• [Records for processing]
BEGIN

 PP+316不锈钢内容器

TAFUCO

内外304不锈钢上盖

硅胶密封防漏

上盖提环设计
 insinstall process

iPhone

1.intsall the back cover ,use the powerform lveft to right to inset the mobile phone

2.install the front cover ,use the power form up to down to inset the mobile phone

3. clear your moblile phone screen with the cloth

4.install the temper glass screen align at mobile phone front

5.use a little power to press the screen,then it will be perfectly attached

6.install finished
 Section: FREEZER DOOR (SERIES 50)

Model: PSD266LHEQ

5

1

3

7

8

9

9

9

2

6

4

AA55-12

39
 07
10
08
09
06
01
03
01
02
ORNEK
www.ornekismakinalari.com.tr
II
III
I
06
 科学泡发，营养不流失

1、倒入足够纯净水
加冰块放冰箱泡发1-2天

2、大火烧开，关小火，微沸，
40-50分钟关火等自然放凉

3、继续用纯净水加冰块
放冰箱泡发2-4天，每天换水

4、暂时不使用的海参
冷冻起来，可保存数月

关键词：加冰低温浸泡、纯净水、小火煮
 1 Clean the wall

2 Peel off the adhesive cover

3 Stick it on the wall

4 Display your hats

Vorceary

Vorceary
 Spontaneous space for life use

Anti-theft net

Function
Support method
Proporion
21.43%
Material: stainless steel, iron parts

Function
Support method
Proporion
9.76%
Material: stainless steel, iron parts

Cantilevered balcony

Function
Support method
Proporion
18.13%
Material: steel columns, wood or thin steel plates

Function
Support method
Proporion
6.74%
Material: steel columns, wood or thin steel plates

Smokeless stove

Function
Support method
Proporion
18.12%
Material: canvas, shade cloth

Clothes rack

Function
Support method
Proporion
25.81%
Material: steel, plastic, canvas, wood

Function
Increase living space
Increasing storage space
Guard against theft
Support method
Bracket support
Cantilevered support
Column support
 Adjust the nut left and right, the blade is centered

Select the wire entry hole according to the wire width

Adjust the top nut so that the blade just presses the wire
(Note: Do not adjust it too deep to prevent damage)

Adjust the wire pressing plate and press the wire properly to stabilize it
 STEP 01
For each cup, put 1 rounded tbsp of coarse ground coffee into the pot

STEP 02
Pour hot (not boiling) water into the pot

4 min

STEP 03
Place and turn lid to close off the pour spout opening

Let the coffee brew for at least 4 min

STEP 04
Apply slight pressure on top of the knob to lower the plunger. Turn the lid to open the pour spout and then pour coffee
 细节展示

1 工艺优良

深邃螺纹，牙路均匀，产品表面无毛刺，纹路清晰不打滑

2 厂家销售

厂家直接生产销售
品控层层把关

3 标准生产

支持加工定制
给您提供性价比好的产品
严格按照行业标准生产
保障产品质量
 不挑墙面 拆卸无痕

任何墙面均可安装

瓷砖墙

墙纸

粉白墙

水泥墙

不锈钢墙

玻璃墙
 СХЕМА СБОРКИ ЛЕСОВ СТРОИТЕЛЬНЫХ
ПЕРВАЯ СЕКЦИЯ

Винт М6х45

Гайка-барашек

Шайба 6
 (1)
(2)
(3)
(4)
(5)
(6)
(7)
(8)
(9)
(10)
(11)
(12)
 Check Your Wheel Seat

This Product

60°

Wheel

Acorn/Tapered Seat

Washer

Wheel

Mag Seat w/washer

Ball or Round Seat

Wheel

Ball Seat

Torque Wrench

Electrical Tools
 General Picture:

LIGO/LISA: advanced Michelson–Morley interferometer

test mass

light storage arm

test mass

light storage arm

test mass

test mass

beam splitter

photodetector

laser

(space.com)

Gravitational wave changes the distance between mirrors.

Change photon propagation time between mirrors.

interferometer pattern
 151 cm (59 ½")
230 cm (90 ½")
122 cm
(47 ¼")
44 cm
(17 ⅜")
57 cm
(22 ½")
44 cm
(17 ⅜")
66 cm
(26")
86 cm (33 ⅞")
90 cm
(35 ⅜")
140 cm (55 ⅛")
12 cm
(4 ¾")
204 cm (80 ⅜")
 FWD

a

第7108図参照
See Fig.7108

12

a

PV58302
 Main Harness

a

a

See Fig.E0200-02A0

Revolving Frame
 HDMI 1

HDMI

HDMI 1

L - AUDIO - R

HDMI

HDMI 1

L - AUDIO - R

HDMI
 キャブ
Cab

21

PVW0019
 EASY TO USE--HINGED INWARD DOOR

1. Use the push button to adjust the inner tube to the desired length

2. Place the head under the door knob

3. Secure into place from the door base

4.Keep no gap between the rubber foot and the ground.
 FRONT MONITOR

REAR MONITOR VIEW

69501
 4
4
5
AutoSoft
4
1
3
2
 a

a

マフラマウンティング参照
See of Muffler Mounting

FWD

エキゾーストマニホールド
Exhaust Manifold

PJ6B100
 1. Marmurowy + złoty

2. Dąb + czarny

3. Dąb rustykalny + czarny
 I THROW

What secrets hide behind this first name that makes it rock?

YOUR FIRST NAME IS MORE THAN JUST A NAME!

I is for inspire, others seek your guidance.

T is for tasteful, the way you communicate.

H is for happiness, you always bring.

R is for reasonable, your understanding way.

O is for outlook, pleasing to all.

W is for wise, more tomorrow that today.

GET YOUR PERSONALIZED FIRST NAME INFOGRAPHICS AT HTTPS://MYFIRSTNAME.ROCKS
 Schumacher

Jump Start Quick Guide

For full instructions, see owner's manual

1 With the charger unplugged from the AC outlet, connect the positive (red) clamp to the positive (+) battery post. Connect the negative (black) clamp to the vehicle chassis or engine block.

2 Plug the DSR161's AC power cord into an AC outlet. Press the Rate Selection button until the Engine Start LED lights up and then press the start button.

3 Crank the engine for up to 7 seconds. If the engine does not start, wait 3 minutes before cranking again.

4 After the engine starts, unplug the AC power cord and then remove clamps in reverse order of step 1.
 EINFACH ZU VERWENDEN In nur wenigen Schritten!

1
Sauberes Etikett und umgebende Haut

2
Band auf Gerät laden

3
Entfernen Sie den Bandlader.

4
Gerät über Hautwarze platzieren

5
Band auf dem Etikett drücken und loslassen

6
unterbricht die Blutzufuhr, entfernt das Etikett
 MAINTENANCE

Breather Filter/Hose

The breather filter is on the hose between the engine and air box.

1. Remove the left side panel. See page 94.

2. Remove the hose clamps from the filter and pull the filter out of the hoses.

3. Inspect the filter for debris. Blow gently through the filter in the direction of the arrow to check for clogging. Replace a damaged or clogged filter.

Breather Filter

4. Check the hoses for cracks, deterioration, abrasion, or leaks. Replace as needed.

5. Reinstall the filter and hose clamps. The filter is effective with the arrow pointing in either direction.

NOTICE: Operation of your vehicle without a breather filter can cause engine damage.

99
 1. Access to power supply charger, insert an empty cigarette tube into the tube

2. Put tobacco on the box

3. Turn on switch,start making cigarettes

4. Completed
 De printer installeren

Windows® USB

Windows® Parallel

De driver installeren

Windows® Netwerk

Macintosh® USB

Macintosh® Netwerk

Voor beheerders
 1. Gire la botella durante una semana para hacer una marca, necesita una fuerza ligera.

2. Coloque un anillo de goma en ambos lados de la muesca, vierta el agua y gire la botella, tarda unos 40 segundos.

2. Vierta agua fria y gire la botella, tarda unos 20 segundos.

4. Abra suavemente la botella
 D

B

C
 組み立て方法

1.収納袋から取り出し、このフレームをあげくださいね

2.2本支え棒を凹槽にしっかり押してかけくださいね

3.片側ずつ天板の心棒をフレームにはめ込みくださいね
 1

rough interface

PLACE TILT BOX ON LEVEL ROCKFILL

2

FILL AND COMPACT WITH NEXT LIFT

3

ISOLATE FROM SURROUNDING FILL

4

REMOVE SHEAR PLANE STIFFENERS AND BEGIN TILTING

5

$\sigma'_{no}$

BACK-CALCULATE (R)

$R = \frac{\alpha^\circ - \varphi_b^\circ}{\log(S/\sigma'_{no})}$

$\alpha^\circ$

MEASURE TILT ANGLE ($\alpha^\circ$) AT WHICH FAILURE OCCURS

END

• [Work task] Return every line from the records above that holds the word "mobile".

• [Your response]
1.intsall the back cover ,use the powerform lveft to right to inset the mobile phone
2.install the front cover ,use the power form up to down to inset the mobile phone
4.install the temper glass screen align at mobile phone front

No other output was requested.